### Excerpted text
_____
1. Introduction: The Nordic Model in Transition

Carsten Greve1 , Per Lægreid2 and Lise H. Rykkja3
(1)
Department of Business and Politics, Copenhagen Business School, Frederiksberg, Denmark
(2)
Department of Administration and Organization Theory, University of Bergen, Bergen, Norway
(3)
Uni Research Rokkan Centre, Bergen, Norway
Carsten Greve (Corresponding author)
Per Lægreid
Lise H. Rykkja
End Abstract

Introduction

Denmark, Finland, Iceland, Norway, and Sweden—the Nordic countries—have often been portrayed as efficient, successful economies and democracies with exemplary welfare and security arrangements, and as model states when it comes to government reform. They rank consistently high in well-known indexes such as the World Bank Governance Indicators and the OECD Better Life Index. In 2013, The Economist portrayed the Nordic countries as the “next supermodels” of public sector reform, avoiding both the economic sclerosis of Southern Europe and the extreme inequality of the United States. With his metaphor of “getting to Denmark,” Fukuyama (2014) suggested that the world should look to the Nordic countries in order to build prosperous, well-governed, and liberal democracies. In his view, the Nordic combination of a strong state, well-functioning rule of law, and responsible democracy is a useful recipe for good government.
_____
### Material shown
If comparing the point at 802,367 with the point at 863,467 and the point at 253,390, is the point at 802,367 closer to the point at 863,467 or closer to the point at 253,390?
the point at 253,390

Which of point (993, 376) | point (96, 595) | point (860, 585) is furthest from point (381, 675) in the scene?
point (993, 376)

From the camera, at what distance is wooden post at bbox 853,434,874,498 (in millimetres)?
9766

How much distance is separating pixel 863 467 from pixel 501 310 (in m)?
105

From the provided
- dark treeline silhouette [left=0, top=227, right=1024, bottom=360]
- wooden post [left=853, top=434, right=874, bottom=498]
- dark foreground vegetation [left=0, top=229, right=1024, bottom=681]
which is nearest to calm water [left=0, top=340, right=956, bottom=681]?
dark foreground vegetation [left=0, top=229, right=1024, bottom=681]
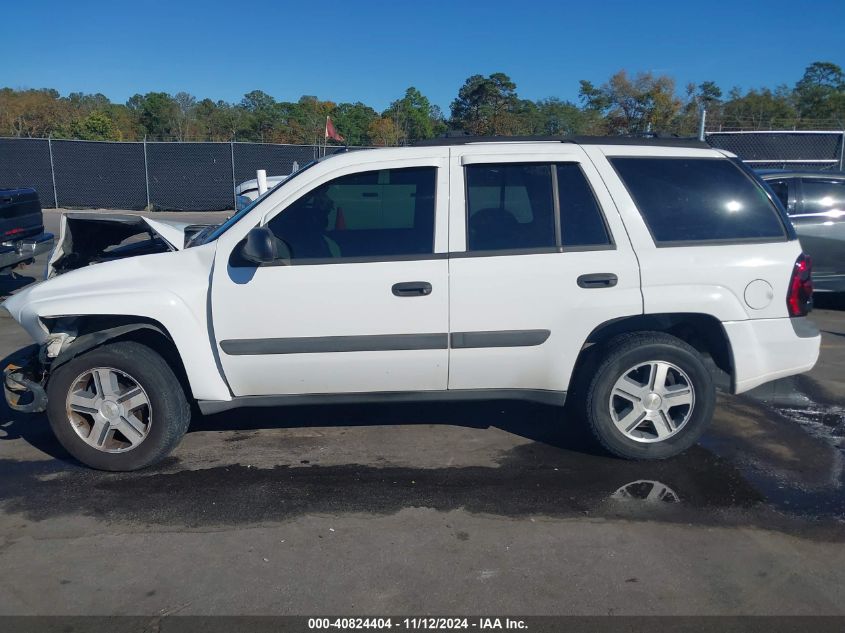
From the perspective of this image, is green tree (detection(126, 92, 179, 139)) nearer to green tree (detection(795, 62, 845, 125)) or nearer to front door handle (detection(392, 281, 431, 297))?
green tree (detection(795, 62, 845, 125))

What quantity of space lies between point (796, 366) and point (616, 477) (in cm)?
131

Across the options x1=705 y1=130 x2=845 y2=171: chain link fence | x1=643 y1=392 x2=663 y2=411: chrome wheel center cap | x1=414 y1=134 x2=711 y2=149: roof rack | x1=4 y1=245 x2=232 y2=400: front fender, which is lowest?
x1=643 y1=392 x2=663 y2=411: chrome wheel center cap

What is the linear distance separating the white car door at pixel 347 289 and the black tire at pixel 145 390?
39 centimetres

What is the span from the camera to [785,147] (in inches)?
593

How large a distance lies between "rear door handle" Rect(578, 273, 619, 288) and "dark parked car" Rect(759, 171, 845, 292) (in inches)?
208

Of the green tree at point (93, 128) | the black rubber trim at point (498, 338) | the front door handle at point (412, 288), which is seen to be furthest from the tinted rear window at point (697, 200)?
the green tree at point (93, 128)

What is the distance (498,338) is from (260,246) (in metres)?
1.48

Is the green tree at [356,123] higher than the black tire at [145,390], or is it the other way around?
the green tree at [356,123]

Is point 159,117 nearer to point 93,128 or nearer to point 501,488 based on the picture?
point 93,128

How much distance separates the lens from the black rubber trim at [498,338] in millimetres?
4496

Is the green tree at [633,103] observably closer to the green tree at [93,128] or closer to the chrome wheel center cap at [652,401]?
the chrome wheel center cap at [652,401]

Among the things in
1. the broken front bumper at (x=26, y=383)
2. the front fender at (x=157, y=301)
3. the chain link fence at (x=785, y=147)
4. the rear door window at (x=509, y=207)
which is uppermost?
the chain link fence at (x=785, y=147)

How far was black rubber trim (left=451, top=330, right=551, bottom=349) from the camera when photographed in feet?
14.8

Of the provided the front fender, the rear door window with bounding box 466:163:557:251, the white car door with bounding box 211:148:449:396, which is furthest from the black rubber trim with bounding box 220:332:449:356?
the rear door window with bounding box 466:163:557:251
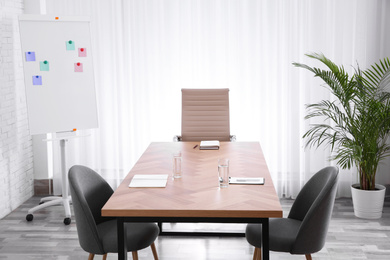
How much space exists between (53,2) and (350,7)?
308 cm

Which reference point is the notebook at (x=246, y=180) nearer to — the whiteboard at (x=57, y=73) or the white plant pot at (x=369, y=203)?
the white plant pot at (x=369, y=203)

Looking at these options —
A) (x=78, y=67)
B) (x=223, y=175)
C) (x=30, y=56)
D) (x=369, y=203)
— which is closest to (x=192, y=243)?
(x=223, y=175)

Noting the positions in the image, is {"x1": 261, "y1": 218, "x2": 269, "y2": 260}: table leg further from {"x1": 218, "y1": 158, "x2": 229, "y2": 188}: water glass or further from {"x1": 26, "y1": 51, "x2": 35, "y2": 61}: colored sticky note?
{"x1": 26, "y1": 51, "x2": 35, "y2": 61}: colored sticky note

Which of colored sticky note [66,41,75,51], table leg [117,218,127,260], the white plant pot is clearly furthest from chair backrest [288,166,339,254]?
colored sticky note [66,41,75,51]

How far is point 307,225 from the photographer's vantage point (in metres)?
3.04

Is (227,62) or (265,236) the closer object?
(265,236)

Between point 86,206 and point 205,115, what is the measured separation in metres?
2.25

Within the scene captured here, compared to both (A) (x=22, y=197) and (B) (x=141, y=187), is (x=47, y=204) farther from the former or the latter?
(B) (x=141, y=187)

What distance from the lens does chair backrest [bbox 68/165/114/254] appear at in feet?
10.2

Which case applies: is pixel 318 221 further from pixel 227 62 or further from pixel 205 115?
pixel 227 62

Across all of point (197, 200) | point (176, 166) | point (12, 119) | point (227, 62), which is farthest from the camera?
point (227, 62)

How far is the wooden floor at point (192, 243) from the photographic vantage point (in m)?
4.17

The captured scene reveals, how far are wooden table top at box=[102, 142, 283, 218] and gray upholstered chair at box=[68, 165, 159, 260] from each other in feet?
0.70

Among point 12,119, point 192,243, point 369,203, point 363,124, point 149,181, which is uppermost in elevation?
point 12,119
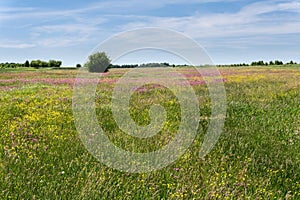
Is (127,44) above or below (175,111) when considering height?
above

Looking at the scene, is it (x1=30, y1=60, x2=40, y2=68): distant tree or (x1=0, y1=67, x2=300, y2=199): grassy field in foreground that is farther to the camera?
(x1=30, y1=60, x2=40, y2=68): distant tree

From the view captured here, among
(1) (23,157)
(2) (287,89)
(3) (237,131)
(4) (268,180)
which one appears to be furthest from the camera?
(2) (287,89)

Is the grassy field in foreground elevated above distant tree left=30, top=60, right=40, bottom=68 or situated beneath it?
situated beneath

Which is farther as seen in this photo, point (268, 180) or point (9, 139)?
point (9, 139)

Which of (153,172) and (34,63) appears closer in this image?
(153,172)

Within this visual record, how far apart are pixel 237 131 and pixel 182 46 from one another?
9.13 ft

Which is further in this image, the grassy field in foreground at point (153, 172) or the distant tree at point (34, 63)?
the distant tree at point (34, 63)

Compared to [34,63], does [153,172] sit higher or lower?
lower

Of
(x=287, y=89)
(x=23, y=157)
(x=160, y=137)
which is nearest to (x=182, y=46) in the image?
(x=160, y=137)

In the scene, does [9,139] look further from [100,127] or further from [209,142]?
[209,142]

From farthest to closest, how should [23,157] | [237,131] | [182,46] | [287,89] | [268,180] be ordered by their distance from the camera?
1. [287,89]
2. [237,131]
3. [182,46]
4. [23,157]
5. [268,180]

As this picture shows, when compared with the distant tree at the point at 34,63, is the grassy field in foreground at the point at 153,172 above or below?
below

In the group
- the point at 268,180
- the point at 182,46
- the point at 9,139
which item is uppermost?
the point at 182,46

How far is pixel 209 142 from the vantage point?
_____
### Task directions
List the countries that the introduction on the Nordic model names as the Nordic countries.

### Full answer
Denmark, Finland, Iceland, Norway, Sweden